## START Dataset extract

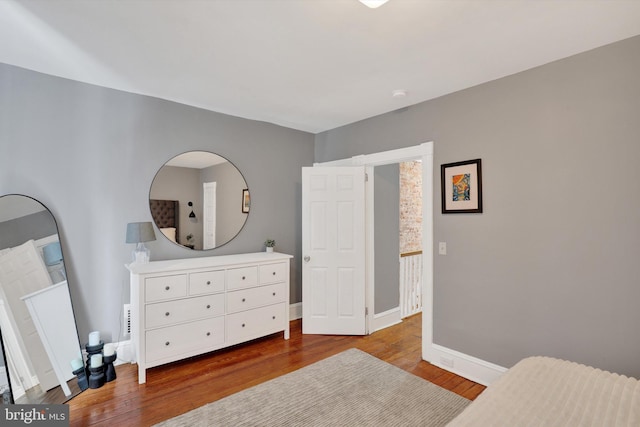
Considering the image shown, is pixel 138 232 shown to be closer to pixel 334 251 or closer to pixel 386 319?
pixel 334 251

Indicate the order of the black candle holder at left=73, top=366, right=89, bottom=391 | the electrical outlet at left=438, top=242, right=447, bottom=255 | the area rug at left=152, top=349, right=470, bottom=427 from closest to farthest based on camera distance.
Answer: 1. the area rug at left=152, top=349, right=470, bottom=427
2. the black candle holder at left=73, top=366, right=89, bottom=391
3. the electrical outlet at left=438, top=242, right=447, bottom=255

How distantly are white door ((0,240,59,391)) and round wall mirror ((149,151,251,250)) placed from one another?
1.01 meters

## END Dataset extract

_What this task involves:_ Copy every one of the lines above word for word, leaving out the pictures.

_Correct response:_
Considering the image shown, is pixel 138 232 shown to be closer to pixel 334 251 or closer to pixel 386 319?
pixel 334 251

Indicate the order of the black candle holder at left=73, top=366, right=89, bottom=391 | the electrical outlet at left=438, top=242, right=447, bottom=255 | the area rug at left=152, top=349, right=470, bottom=427 from closest to farthest based on camera distance.
Answer: 1. the area rug at left=152, top=349, right=470, bottom=427
2. the black candle holder at left=73, top=366, right=89, bottom=391
3. the electrical outlet at left=438, top=242, right=447, bottom=255

How distantly are white door ((0,240,59,391)) and round wall mirror ((149,151,251,250)) placed from one another?
1.01 meters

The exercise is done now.